From the scene of the band playing, the scene cuts to the Seven Dwarfs carrying signage that reads AL TOGETHER FOR WAR SAVINGS. Picking up the rear is Dopey, who trips and falls before getting back up and grabbing onto his sign post. The scene then spins into a round insignia on the wing of a war plane. The last minute of this three-minute PSA is a montage of war related images that drive home the message, ALL TOGETHER, YOU SERVE BY SAVING, ALL TOGETHER, YOU SAVE BY SERVING… KEEP YOUR MONEY FIGHTING UNTIL VICTORY IS WON… AL TOGETHER BUY WAR SAVINGS CERTIFICATES, BUY MORE AND MORE. The short ends with stylized light rays and sky, in the colors of the Union Jack, radiating out from behind a battleship as the short fades to black on a swell of music. The propaganda messages that ended each of the four war savings certificate films was designed to inspired audiences, a call to action, to act on supporting the war effort.
The music for all four of these Canadian war savings certificates films is less than optimally documented. The Thrifty Pig uses some of the music from Three Little Pigs, which is credited to Carl Stalling and Frank Churchill. But who did the arranging of that music and additional score material for The Thrifty Pig is unknown. On Donald’s Decision that reuses heavily from Donald’s Better Self, Oliver Wallace is credited with both. He did the original music Donald’s Better Self and modified it for Donald’s Decision. Considering that all four of these films were in production at the same time and released within a two-month window, it is my belief that Wallace worked on conforming and arranging the music for all of them. He was one of Disney’s premiere music directors at that time and was a highly experienced composer and was well versed in using public domain music.
After completing the four war savings certificate film, a fifth film was commissioned by the National Film Board of Canada and The Department of National Defence [sic] and it was a training film, Stop That Tank, for the Boys Anti-Tank Rifle. The first three-minute fifteen-second portion is a humorous animated short with the remainder of the film, nearly eighteen-minutes of mostly dry live action and with some limited animation, showing how the anti-tank rifle works. The film was directed by Ub Iwerks and animation is credited to Ward Kimball, Fred Moore, and John McManus. Disney legends Kimball and Moore had worked together on Pinocchio and were known for broad comedic animation, which shines through in the opening sequence of Stop That Tank! McManus is one of the early celebrated Disney effects animator and had worked on Snow White and the Seven Dwarfs, Pinocchio, the Rite of Spring, Night on Bald Mountain/Ave Maria sequences in Fantasia, and Bambi among others.
The film, created in cooperation with The Department of National Defence [sic] and The National Film Board of Canada, opens with a series of title cards that explain, “The Anti-Tank Rifle (Boys MK-1) is small and highly portable. It can easily be camouflaged and concealed on almost any type of terrain. When used as a weapon of surprise, it is highly effective against armoured [sic] fighting vehicles.” The last title card dissolves off and the there is a fade up from black and the cartoon portion of the film begins with several enemy tanks chugging along until they stop. The scene cuts to a close up of the top of one tank as the hatch opens and up pops a cartoon Adolf Hitler who extends his hand and says, “Heil.” The scene cuts to his point of view of five tanks and Nazi soldiers pop up out of their hatches and respond, “Heil Hitler.” The comical Hitler character mocks his opponents in German by claiming, “We are being oppressed…They can’t do this to me!” He points to a village and exclaims, “The enemy is asleep, We’ll give ‘em the works.” After an exaggerated burp he says, “GESUNDHEIT!” Dropping back into his tank, all the tanks start speeding towards the village firing shells.

> _Written instruction_
Continue the passage on Disney's wartime films for Canada, starting after its final sentence. The lines below come from an unrelated source.

> _Dataset excerpt_
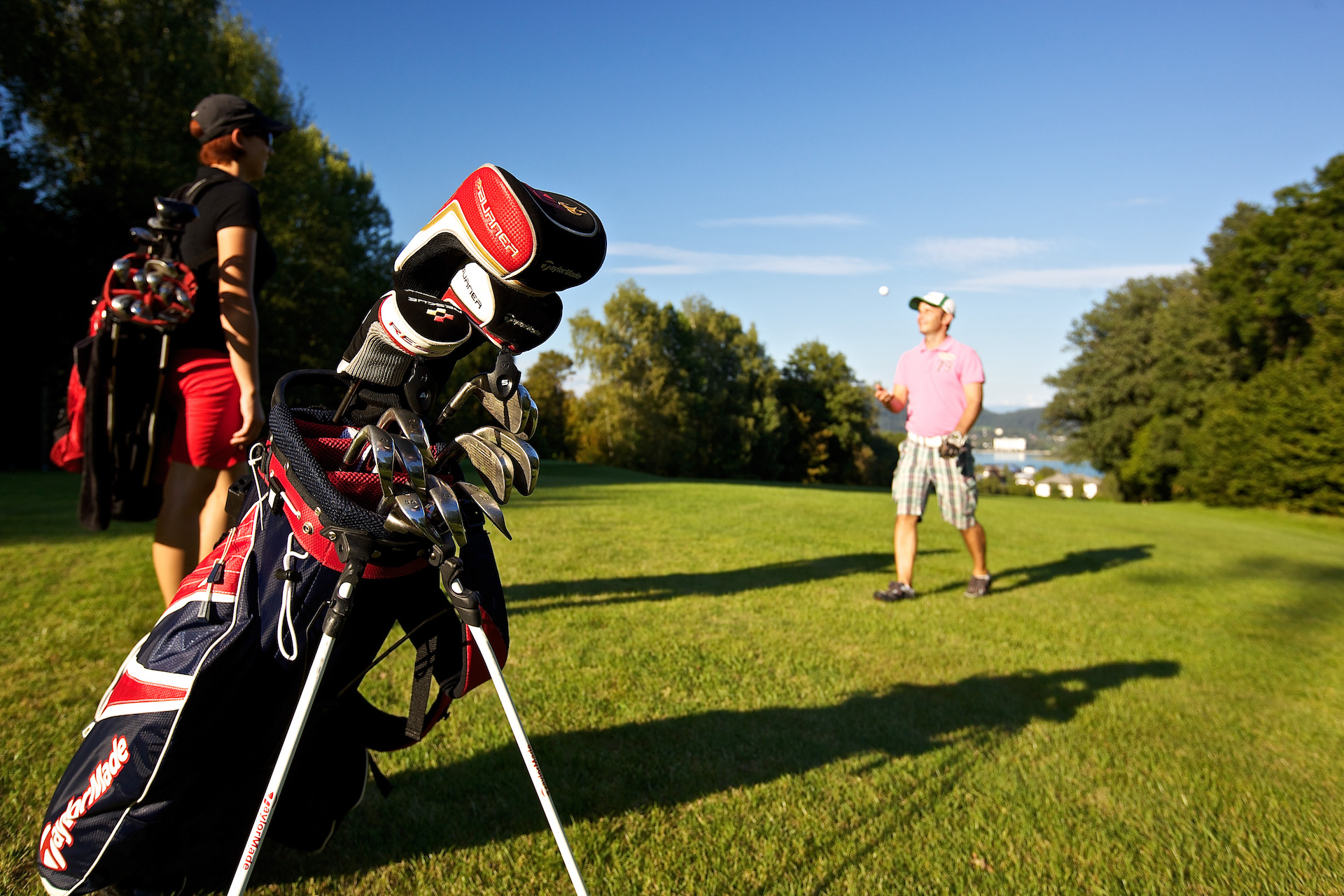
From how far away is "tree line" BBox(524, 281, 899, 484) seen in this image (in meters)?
49.4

> _Result for this task_
The remainder of the short shows Canadian soldiers firing their MK-1 Anti-Tank rifle from various locations including a latrine. The tanks turn and speed off in defeat as Hitler’s tank goes off a cliff crashing on the ground below. A Canadian shell destroys the tank sending Hitler literally down to hell where he encounters an oversized Devil voiced by Billy Bletcher. Hitler proceeds to have a tantrum, ranting in German, as he undresses eventually laying down in front of the Devil who is initially amused. The devil looks at camera to translate and says, “Adolf says it isn’t fair… he’s being oppressed…he says it’s an outrage…” The Devil tries to speak but is interrupted by Hitler’s continuing tantrum and finally yells “quiet” as he hits Hitler with a cartoon mallet.
The Devil then looks at camera and translates Hitler’s rant, “Der Fuehrer says against your anti-tank rifles he simply can’t win.” The animation dissolves to black and then the fades up on a card that reads, “The Anti-Tank Rifle (Boys MK.1) Characteristics and Details of Operation.”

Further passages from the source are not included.